As far as prototypical small forwards go, Eddie Johnson fits the mold pretty well, standing 6-foot-7 weighing around 215 pounds with a score-first mentality that helped him build a long decade-plus career in the league.
Originally an early second-round pick back in 1981, Johnson had a slow start to his NBA career, averaging less than double-figures in the scoring column while barely playing 20 minutes a night.

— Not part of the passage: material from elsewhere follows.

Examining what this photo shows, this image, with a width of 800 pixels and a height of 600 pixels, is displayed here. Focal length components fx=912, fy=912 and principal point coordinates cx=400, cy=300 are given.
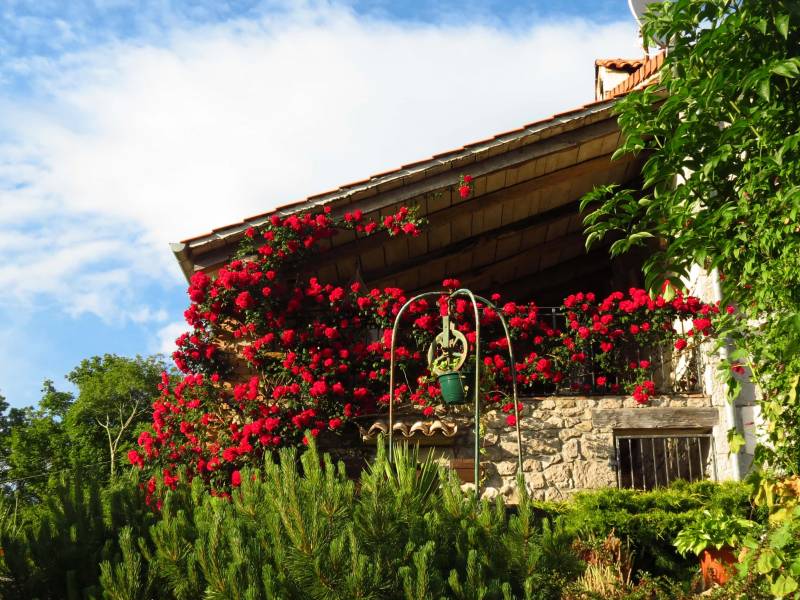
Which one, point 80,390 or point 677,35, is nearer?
point 677,35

It wasn’t until the Kings made him a starter and increased his minutes that Johnson started giving opposing teams trouble on a consistent basis.
As somewhat of a lighter small forward, Johnson could fly up and down the floor in a hurry, which he did quite a bit early on in his NBA tenure, getting out in transition as soon as the rebound was secured, leading to easy confidence-building layups.
He wasn’t a great 3-point shooter, just 28.1 percent in six seasons with the Kings, but if and when he decided to take even just one step inward, he was nearly automatic. Whether it be off penetration or dribble fadeaways, the 15-footer was Johnson’s bread and butter, and it was the center to his entire offensive arsenal.
Because of the threat of shooting Johnson brought, it created room for him to drive the lanes and finish at the rim. He averaged 18.7 points on 48.0 percent shooting with the Kings. It wasn’t leading the league in scoring type numbers, but it passed a threshold that classifies him as a guy who could get a bucket any time he wanted to.